* Work to complete: Lines holding the word "efficient" are the ones to copy from the data below.

Dataset entries:
+--

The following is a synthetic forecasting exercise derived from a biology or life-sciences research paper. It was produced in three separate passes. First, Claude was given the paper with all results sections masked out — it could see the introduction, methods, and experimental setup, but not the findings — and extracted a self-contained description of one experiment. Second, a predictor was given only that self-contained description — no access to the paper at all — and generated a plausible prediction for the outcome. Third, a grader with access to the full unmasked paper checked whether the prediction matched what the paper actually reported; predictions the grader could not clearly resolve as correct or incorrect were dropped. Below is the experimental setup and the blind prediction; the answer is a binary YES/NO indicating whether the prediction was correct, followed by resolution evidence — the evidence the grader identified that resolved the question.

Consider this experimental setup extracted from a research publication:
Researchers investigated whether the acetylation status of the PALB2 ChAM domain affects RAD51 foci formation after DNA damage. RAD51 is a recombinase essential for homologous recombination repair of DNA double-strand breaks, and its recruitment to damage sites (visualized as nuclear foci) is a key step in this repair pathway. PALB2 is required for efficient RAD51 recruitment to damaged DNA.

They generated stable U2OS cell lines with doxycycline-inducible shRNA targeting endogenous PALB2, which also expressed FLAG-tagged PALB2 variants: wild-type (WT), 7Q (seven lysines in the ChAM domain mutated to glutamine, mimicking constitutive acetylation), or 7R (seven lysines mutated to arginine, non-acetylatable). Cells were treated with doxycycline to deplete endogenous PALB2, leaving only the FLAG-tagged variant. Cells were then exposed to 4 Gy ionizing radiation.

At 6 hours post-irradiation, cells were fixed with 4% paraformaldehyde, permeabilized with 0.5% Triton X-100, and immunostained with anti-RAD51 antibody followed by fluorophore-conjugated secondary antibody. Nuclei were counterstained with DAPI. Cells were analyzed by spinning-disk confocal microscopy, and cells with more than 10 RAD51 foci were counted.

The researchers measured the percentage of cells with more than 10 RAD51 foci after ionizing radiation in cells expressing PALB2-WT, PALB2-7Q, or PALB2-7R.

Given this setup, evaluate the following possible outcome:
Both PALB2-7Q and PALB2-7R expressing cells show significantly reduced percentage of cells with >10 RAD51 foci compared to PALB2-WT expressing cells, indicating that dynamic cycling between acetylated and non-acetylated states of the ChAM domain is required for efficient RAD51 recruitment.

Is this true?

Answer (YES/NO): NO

+--

* Finished exercise:
Researchers investigated whether the acetylation status of the PALB2 ChAM domain affects RAD51 foci formation after DNA damage. RAD51 is a recombinase essential for homologous recombination repair of DNA double-strand breaks, and its recruitment to damage sites (visualized as nuclear foci) is a key step in this repair pathway. PALB2 is required for efficient RAD51 recruitment to damaged DNA.
Both PALB2-7Q and PALB2-7R expressing cells show significantly reduced percentage of cells with >10 RAD51 foci compared to PALB2-WT expressing cells, indicating that dynamic cycling between acetylated and non-acetylated states of the ChAM domain is required for efficient RAD51 recruitment.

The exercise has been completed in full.